### Extracted material
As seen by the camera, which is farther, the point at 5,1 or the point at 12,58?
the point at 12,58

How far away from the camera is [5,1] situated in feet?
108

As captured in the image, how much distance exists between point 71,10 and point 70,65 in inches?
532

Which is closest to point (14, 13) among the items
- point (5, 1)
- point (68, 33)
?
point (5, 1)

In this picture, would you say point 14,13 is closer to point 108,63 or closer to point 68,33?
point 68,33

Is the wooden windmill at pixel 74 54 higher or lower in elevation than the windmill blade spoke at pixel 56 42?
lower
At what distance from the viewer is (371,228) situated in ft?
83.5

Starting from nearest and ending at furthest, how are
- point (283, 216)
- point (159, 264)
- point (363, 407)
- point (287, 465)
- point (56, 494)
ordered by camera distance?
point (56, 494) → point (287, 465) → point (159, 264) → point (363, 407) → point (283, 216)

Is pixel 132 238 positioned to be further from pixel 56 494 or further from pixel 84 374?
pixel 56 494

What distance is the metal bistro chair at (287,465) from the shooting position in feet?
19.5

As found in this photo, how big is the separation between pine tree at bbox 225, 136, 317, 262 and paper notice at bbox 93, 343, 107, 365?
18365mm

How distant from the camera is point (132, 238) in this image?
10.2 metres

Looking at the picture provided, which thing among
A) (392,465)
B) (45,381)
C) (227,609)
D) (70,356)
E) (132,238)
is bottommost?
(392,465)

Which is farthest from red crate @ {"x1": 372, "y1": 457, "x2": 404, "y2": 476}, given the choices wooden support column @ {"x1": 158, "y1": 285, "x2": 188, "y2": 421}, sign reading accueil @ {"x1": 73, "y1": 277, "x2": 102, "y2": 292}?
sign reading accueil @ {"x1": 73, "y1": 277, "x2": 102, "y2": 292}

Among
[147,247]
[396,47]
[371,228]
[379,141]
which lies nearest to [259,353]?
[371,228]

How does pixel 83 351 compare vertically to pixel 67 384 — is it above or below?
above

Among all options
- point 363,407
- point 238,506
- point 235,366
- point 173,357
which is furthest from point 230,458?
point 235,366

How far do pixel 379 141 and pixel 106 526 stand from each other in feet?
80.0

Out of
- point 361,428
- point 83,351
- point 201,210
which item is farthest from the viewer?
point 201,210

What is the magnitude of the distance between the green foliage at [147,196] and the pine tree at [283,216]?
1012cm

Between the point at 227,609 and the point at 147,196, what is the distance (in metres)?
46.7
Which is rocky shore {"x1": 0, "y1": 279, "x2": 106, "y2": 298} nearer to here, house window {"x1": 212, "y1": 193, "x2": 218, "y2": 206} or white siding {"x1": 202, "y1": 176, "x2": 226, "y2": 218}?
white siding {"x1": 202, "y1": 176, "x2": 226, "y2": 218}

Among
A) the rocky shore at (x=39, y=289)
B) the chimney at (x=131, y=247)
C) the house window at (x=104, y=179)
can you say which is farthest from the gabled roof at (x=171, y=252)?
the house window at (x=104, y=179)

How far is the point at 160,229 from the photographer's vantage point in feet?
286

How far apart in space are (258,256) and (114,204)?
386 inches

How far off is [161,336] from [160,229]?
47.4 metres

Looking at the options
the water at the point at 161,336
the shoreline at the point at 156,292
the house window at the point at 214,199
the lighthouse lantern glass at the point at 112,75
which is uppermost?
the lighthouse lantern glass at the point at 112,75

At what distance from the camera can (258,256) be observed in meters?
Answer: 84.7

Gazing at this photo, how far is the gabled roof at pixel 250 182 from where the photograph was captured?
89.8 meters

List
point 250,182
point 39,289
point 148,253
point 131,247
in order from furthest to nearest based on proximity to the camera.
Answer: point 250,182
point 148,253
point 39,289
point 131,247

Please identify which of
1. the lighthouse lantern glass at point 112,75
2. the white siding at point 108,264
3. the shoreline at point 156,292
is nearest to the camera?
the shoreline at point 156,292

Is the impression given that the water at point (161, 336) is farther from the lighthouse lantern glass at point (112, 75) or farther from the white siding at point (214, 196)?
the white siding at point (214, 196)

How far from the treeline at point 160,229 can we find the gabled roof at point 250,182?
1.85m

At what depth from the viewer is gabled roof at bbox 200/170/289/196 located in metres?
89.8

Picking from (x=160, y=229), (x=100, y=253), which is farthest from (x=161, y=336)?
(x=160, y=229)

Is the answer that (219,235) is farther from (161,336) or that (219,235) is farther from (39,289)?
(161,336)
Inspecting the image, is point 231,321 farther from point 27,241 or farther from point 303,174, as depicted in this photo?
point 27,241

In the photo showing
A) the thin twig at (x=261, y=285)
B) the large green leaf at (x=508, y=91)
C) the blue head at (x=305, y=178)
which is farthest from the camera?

### Prompt
Copy out all of the lines above word for word, without changing any character.

### Answer in full
As seen by the camera, which is farther, the point at 5,1 or the point at 12,58?
the point at 12,58

How far away from the camera is [5,1] situated in feet?
108

As captured in the image, how much distance exists between point 71,10 and point 70,65 in inches?
532

Which is closest to point (14, 13) among the items
- point (5, 1)
- point (68, 33)
?
point (5, 1)

In this picture, would you say point 14,13 is closer to point 108,63 or closer to point 68,33?
point 68,33

Is the wooden windmill at pixel 74 54 higher or lower in elevation than the windmill blade spoke at pixel 56 42?
lower
At what distance from the viewer is (371,228) situated in ft?
83.5

Starting from nearest and ending at furthest, how are
- point (283, 216)
- point (159, 264)
- point (363, 407)
- point (287, 465)
- point (56, 494)
ordered by camera distance?
point (56, 494) → point (287, 465) → point (159, 264) → point (363, 407) → point (283, 216)

Is pixel 132 238 positioned to be further from pixel 56 494 or further from pixel 84 374?
pixel 56 494

What distance is the metal bistro chair at (287,465) from the shooting position in feet?
19.5

As found in this photo, how big is the separation between pine tree at bbox 225, 136, 317, 262 and paper notice at bbox 93, 343, 107, 365?
18365mm

How distant from the camera is point (132, 238) in this image?
10.2 metres

Looking at the picture provided, which thing among
A) (392,465)
B) (45,381)
C) (227,609)
D) (70,356)
E) (132,238)
is bottommost?
(392,465)

Which is farthest from red crate @ {"x1": 372, "y1": 457, "x2": 404, "y2": 476}, given the choices wooden support column @ {"x1": 158, "y1": 285, "x2": 188, "y2": 421}, sign reading accueil @ {"x1": 73, "y1": 277, "x2": 102, "y2": 292}?
sign reading accueil @ {"x1": 73, "y1": 277, "x2": 102, "y2": 292}

Among
[147,247]
[396,47]
[371,228]
[379,141]
which lies nearest to [259,353]?
[371,228]

How does pixel 83 351 compare vertically to pixel 67 384 — is it above or below?
above

Among all options
- point 363,407
- point 238,506
- point 235,366
- point 173,357
which is furthest from point 230,458?
point 235,366

How far do pixel 379 141 and pixel 106 526 stand from each other in feet?
80.0

Out of
- point 361,428
- point 83,351
- point 201,210
which item is farthest from the viewer?
point 201,210

What is the magnitude of the distance between the green foliage at [147,196] and the pine tree at [283,216]?
1012cm

Between the point at 227,609 and the point at 147,196, what is the distance (in metres)?
46.7
Which is rocky shore {"x1": 0, "y1": 279, "x2": 106, "y2": 298} nearer to here, house window {"x1": 212, "y1": 193, "x2": 218, "y2": 206} or white siding {"x1": 202, "y1": 176, "x2": 226, "y2": 218}?
white siding {"x1": 202, "y1": 176, "x2": 226, "y2": 218}

Among
A) the rocky shore at (x=39, y=289)
B) the chimney at (x=131, y=247)
C) the house window at (x=104, y=179)
can you say which is farthest from the gabled roof at (x=171, y=252)?
the house window at (x=104, y=179)

How far is the point at 160,229 from the photographer's vantage point in feet?
286

How far apart in space are (258,256) and (114,204)?
386 inches

How far off is [161,336] from [160,229]?
47.4 metres

Looking at the options
the water at the point at 161,336
the shoreline at the point at 156,292
the house window at the point at 214,199
the lighthouse lantern glass at the point at 112,75
which is uppermost?
the lighthouse lantern glass at the point at 112,75

At what distance from the camera can (258,256) be observed in meters?
Answer: 84.7

Gazing at this photo, how far is the gabled roof at pixel 250 182 from where the photograph was captured?
89.8 meters

List
point 250,182
point 39,289
point 148,253
point 131,247
in order from furthest to nearest based on proximity to the camera.
Answer: point 250,182
point 148,253
point 39,289
point 131,247

Please identify which of
1. the lighthouse lantern glass at point 112,75
2. the white siding at point 108,264
3. the shoreline at point 156,292
is nearest to the camera?
the shoreline at point 156,292

Is the impression given that the water at point (161, 336) is farther from the lighthouse lantern glass at point (112, 75) or farther from the white siding at point (214, 196)?
the white siding at point (214, 196)

How far from the treeline at point 160,229 can we find the gabled roof at point 250,182?
1.85m

At what depth from the viewer is gabled roof at bbox 200/170/289/196 located in metres?
89.8

Picking from (x=160, y=229), (x=100, y=253), which is farthest from (x=161, y=336)?
(x=160, y=229)

Is the answer that (219,235) is farther from (161,336) or that (219,235) is farther from (39,289)?
(161,336)
Inspecting the image, is point 231,321 farther from point 27,241 or farther from point 303,174, as depicted in this photo?
point 27,241

In the photo showing
A) the thin twig at (x=261, y=285)
B) the large green leaf at (x=508, y=91)
C) the blue head at (x=305, y=178)
which is farthest from the camera?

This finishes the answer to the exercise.